Time Out says
Friendly warning! We're working hard to be accurate. But these are unusual times, so please check that venues remain open.
Much like the principality it’s named after, this casual wine bar is occupies a space between France and Spain and is gorgeous to visit
It’s a brave thing to open a wine bar across the street from Neighbourhood Wine, and a couple of blocks from Gerald’s Bar. But after a year of operation, Little Andorra in Carlton North has proven itself worthy, carving out its own identity and nailing the cosy neighbourhood style in an area heavy on options.
Little Andorra makes its home in a classic Victorian corner shopfront, tangles of grapevine growing through the wrought iron lattice work supporting the corrugated awning. Well dressed clientele can be seen through wide windows as you approach, cheerfully sipping and chatting away. It’s like that moment in a movie where the lonely protagonist looks into a happy family’s gathering from the cold street. Thankfully, here you’re invited.
Pull up a stool at the long bar and get stuck into the tight but super engaging list of wines by the glass. A sparking rosé is sweeter than expected, but the Prosecco is all minerals and honey and way more interesting than most house pours. A white from Georgia, served in big, delicate glassware, is salty, chalky and tastes pleasantly like underripe cantaloupe. It’s perfect with a special of devilled egg powdered with excellent paprika.
If devilled eggs and kick-ass Prosecco aren’t enough to chill you out, the calm, casual and ultra-knowledgeable service will help. These guys are pouring wines they love, and you can tell.
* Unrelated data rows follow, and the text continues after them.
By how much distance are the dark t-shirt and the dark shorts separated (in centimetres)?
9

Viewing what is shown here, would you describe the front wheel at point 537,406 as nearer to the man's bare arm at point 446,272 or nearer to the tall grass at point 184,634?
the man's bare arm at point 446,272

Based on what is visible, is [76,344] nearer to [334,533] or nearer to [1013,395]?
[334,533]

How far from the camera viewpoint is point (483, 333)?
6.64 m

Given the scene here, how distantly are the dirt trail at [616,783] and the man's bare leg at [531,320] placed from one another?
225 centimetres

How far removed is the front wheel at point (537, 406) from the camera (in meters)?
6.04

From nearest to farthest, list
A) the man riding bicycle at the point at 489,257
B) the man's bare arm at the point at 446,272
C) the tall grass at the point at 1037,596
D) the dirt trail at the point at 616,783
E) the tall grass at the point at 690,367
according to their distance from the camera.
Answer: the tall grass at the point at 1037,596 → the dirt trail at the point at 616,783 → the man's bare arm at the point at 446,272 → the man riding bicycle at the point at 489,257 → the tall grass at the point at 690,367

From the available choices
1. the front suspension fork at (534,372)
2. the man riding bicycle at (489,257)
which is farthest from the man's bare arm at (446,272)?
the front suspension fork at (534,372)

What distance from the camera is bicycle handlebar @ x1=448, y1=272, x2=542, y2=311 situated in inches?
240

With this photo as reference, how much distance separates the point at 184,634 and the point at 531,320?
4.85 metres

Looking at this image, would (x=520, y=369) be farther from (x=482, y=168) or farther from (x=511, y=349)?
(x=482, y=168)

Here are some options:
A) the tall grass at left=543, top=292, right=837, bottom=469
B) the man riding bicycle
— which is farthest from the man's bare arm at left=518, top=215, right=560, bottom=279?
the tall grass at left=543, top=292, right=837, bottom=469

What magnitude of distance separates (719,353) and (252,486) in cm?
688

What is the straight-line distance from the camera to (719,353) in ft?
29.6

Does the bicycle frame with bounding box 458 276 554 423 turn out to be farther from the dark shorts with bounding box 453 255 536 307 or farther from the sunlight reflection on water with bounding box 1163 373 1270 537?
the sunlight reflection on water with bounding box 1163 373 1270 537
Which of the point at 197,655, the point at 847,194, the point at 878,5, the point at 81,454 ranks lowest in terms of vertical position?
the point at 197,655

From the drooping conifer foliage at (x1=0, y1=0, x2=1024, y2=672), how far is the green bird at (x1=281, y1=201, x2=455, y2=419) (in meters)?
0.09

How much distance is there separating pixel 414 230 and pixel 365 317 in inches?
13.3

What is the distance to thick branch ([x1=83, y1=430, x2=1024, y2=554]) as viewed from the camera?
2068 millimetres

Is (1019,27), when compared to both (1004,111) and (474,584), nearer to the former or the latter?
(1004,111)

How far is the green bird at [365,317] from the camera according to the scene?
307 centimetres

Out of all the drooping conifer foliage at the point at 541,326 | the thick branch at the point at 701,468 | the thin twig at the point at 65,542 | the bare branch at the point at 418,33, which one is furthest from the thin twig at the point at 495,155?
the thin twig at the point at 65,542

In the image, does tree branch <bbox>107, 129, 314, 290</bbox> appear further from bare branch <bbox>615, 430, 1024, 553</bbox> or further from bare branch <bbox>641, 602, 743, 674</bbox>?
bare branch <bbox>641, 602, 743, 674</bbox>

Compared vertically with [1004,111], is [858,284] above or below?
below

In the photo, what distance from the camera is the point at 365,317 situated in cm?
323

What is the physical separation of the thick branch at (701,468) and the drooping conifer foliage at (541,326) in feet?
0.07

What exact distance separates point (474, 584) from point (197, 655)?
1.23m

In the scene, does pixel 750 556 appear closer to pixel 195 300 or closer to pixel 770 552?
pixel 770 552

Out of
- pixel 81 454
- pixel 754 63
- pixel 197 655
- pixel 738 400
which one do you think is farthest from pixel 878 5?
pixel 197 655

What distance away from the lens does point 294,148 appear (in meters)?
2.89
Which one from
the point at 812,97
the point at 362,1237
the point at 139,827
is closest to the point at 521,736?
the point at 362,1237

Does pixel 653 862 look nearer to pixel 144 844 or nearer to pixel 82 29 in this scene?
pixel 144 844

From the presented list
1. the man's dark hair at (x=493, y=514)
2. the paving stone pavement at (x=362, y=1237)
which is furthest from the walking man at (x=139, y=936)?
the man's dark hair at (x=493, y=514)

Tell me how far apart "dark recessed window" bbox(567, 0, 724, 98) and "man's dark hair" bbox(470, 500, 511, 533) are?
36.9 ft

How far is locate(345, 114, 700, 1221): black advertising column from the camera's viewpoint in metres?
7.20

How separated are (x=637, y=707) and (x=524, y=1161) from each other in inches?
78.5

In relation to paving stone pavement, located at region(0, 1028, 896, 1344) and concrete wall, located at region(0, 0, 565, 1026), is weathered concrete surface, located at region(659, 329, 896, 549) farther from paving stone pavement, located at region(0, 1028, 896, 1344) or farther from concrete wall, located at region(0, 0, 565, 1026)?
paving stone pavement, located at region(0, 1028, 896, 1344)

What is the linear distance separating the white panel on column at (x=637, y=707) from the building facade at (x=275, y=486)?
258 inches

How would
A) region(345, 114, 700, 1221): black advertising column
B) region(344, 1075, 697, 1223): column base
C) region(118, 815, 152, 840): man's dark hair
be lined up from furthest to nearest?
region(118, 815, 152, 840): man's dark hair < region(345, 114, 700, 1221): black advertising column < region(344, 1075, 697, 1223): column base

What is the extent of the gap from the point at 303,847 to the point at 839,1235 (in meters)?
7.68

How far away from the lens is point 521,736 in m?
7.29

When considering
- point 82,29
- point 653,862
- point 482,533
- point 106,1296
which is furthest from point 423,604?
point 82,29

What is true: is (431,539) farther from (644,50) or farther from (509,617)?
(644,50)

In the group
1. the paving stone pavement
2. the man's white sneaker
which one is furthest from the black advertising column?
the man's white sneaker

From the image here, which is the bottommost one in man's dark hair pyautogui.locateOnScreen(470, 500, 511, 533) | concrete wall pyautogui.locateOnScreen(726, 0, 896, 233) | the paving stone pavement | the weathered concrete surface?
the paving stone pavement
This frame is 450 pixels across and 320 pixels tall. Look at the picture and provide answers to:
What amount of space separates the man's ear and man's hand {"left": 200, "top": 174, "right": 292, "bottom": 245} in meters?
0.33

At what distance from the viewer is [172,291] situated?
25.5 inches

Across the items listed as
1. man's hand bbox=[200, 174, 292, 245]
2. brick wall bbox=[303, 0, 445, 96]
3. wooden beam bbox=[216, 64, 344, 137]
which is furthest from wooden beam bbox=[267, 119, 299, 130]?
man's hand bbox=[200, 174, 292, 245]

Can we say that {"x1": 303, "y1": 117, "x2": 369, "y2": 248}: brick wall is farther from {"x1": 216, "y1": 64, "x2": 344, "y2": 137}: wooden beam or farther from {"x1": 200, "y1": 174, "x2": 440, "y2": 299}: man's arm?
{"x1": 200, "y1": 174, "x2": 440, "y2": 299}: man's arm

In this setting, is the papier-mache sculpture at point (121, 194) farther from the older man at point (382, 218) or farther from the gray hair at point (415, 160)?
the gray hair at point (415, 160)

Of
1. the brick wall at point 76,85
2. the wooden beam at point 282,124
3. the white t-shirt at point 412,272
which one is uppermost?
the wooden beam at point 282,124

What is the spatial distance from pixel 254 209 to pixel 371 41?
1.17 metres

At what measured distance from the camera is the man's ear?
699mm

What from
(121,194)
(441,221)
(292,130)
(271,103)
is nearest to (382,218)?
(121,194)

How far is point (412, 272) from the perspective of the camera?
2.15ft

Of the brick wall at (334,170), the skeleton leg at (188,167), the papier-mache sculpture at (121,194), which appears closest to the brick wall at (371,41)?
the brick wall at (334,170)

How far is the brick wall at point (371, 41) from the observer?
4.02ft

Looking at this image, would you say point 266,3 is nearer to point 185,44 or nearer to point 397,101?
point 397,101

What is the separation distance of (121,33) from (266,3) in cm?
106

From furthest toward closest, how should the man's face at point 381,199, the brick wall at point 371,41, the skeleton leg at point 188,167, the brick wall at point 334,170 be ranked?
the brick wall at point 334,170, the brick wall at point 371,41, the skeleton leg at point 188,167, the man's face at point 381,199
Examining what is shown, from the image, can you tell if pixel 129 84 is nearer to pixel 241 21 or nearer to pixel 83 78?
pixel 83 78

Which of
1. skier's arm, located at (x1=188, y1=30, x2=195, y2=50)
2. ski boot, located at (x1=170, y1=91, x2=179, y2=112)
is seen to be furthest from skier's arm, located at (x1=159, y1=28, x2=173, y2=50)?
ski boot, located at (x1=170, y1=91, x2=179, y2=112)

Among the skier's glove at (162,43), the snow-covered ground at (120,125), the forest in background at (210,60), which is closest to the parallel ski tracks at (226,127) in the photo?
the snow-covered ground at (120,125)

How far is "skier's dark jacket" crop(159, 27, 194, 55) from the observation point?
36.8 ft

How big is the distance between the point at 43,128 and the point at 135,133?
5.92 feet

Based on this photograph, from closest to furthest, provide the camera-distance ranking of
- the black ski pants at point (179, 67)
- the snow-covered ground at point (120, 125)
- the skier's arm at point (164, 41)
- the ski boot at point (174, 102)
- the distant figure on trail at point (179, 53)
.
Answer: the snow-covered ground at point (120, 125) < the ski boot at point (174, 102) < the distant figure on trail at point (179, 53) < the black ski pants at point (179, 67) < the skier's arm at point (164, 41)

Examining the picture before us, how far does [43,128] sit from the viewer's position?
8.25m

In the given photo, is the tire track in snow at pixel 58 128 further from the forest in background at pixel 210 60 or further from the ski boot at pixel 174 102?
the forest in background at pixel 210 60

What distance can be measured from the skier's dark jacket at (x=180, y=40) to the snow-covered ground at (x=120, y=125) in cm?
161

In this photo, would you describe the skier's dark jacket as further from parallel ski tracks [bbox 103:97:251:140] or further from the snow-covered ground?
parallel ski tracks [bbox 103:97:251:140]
They’re playing the music they want to listen to as well, the turntable behind the bar playing records like NZ ’80s alt-pop rockers Look Blue Go Purple.
Keep your belly lined for more wine with pan-crisped chickpeas perfumed with whole cumin seeds and served with soft but still verdant broccoli, mild red chilli and labne for a dish of bright green comfort. Lightly fried mussels are served in their shells with a zippy romesco for a perfect bite of ocean, acid, creamy aioli and crunch. To match, a Spanish white from grapes usually used for blending into cava stands alone. Aged in a clay amphora instead of a barrel, it evokes new rubber, olive brine, sharp acid and ripe pears. It's a wild, surprising ride.
To back up the grape drink and settle your stomach, there are unheard-of amari (one in particular that tastes of mulch and matchsticks in the best possible way) and rare, single cask whiskies from the Boutiquey Whisky Co.
As the weather gets warmer, the little bricks-and-greenery courtyard out the back will be perfect for a Spritz or seven, made with esoteric aperitifs that they’ve sourced from the wilds of Italy. Recently they’ve also opened a private dining area upstairs for winemaker dinners on Wednesdays, and you can book in family-style meals, with big hunks of braised lamb shoulder in the middle of the table for you and your crew to share.
In the last couple of years, Melbourne has remembered that casual wine bars are one of the things we do best. Ranging from the classic to the experimental, recently opened venues like Heartattack & Vine, Embla, Liberty and Marion have updated the format with brilliant results. Little Andorra deserves its place among this new generation, and while it’s not breaking any moulds, it does break our hearts a little every time we have to leave.